**STUDY TEXT**.

________

Protocol registration

This study was conducted by the Preferred Reporting Items for Systematic Reviews and Meta-Analyses (PRISMA) 2020 Statement, and a Measurement Tool to Assess Systematic Reviews 2 (AMSTAR 2) [34, 35]. The PRISMA 2020 checklist is provided in Supplementary Material S1. The overall methodological quality of this meta-analysis was high, as evidenced by the AMSTAR 2 assessment form in Supplementary Material S2. This study has been registered in PROSPERO (https://www.crd.york.ac.uk/prospero/), registration number: CRD42022326351. We do not collect any primary personal data; therefore, ethical approval is not required.

Search strategy

We searched a total of 8 databases, including PubMed, Embase, Cochrane Library, Web of Science, China National Knowledge Infrastructure (CNKI), Wanfang, Chinese Scientific Journals Database (VIP), and Chinese Biological Medical Database (CBM). The retrieval time of each database is from the establishment to April 24, 2022, with no language and release status restrictions. The ClinicalTrials.gov database and Chinese Clinical Trial Registry (CHiCTR) were also searched from creation to April 24, 2022, for ongoing or unpublished clinical trials. The detailed retrieval strategy is provided in Supplementary Material S3.

Inclusion and exclusion criteria

Types of studies

We only included RCTs that studied GZFL in combination with low-dose MFP in UFs, regardless of publication status or language. If we found relevant studies with three treatment groups, only data involving the GZFL and low-dose MFP groups were extracted. We excluded quasi-randomized trials, including studies in which participants were assigned sequentially by date of birth and admission number.

Types of participants

Eligible studies included adults (18 years and older) with subjects diagnosed with UFs. There were no restrictions on the course, severity, race, and age of the participant’s disease.

Types of interventions

In traditional Chinese medicine (TCM), there are significant differences in the formulations of different medicines for treating diseases. In order to reduce the influence of different drugs in TCM on the results, the composition of GZFL in our included studies must be unmodified 5 drugs. Authors should report the composition of the drugs they use or report any data that can be queried about the composition of the drug. According to the Chinese expert consensus on the diagnosis and treatment of uterine fibroids and the recommendations of gynecological experts, we only included studies in which the dose of MFP was 2.5–12.5 mg/day, and there was no restriction on the dose of GZFL; regardless of the administration time, administration How is the way. In the included studies, all patients in the combination treatment group were GZFL combined with low-dose MFP, and the control group was treated with MFP alone. The MFP used in the combination treatment group and the control group must be the same (such as administration dose, administration time, etc.).

________

**EXTRACTED ENTRIES**.
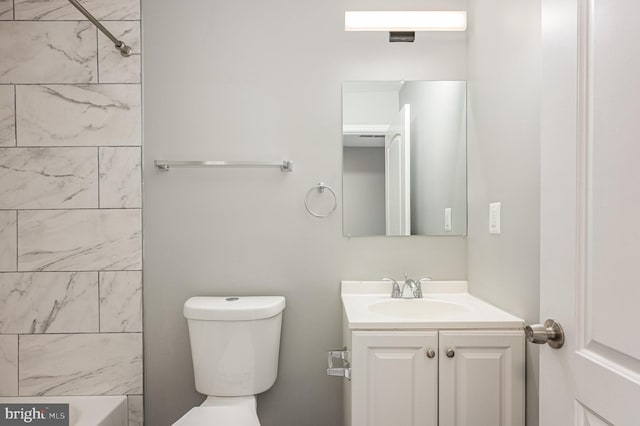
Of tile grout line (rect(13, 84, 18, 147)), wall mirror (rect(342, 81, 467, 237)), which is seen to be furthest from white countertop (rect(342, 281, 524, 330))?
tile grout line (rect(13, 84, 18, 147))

________

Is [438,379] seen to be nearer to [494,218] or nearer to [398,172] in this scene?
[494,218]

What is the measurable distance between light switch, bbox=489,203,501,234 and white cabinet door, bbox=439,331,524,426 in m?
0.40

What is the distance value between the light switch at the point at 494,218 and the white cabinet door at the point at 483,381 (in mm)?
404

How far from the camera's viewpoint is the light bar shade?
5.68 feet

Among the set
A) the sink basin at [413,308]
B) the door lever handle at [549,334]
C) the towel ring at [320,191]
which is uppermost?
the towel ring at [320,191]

________

**TASK LIST**.
1. What registration number does the methods text give for the study's PROSPERO registration?
2. List the eight databases that the methods text says were searched.
The entries are separate material and are not connected to the methods text.

**LIST OF SOLUTIONS**.
1. CRD42022326351

2. PubMed, Embase, Cochrane Library, Web of Science, China National Knowledge Infrastructure (CNKI), Wanfang, Chinese Scientific Journals Database (VIP), and Chinese Biological Medical Database (CBM).